As far as anything else, I have never let the fact that I am a diabetic stop me from doing anything a “normal” person would do. Body piercing, eating all kinds of foods not diabetic related, just not pigeon holing myself into a stereo type. I had at one time used a pump but found it too cumbersome and problematic for me. Now if I go to the beach I can jump in the water without worrying about getting an infection at the infusion site (done that one already just not with water) or getting the infusion port ripped off and being left with no insulin until I get home (again been there done this). The pump is wonderful don’t get me wrong but it is not for everyone and I am that everyone.

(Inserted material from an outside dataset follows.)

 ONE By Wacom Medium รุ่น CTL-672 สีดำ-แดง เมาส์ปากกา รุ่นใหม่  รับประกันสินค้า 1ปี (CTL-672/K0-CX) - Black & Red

Prone to infections? Well my doctor will give you quick and hearty “YES!” I am not so quick in my answer. If he only knew how many times I have been opened up and who knows what germs have gotten in there with no complications. I do have to say on the other hand I know why he is so, ahhhhhhh, judgmental here. I have almost died from two massive systemic infections. One he told me years later he had not expected to see me again after sending me straight to the hospital. Remember that piercing I was talking about. Yeah, it did not go well the first time around. I love the TV show NCIS: New Orleans with Agent King’s famous words “Go learn things.” Whenever I have made a mistake, I learn from it. I found later I had been using the wrong soap. Antibacterial hand soap is not good enough. You need to use surgical soap. So I did it again months later after the original hole has healed and this one was a success. The other infection was after getting bit at work. No not the neighbors dog, a human bite. One of the most infectious bites you can get. It ranks right up there with a Kamodo Dragon bite. I was bit on the forearm Saturday afternoon and ended up in the hospital Monday night after work. I was not going to leave them short handed. Fever and all I stuck it out. I saw the redness in a maybe 4 inch circle around the bite and was very surprised and little scared as the doctor drew a marker line up just a few inches from my shoulder. Holy infections Batman! It took some really good antibiotics (two of them) to get rid of this one. The one wasn’t so bad the other one made it feel like I ants UNDER the skin all over my upper body. Well two days later I was released back again onto my employer, poor people.
These are about all I can think of for complications or usual diabetic complications. After reading about other who have had a much worse time with more and more devastating issues, folks my hat is off to you.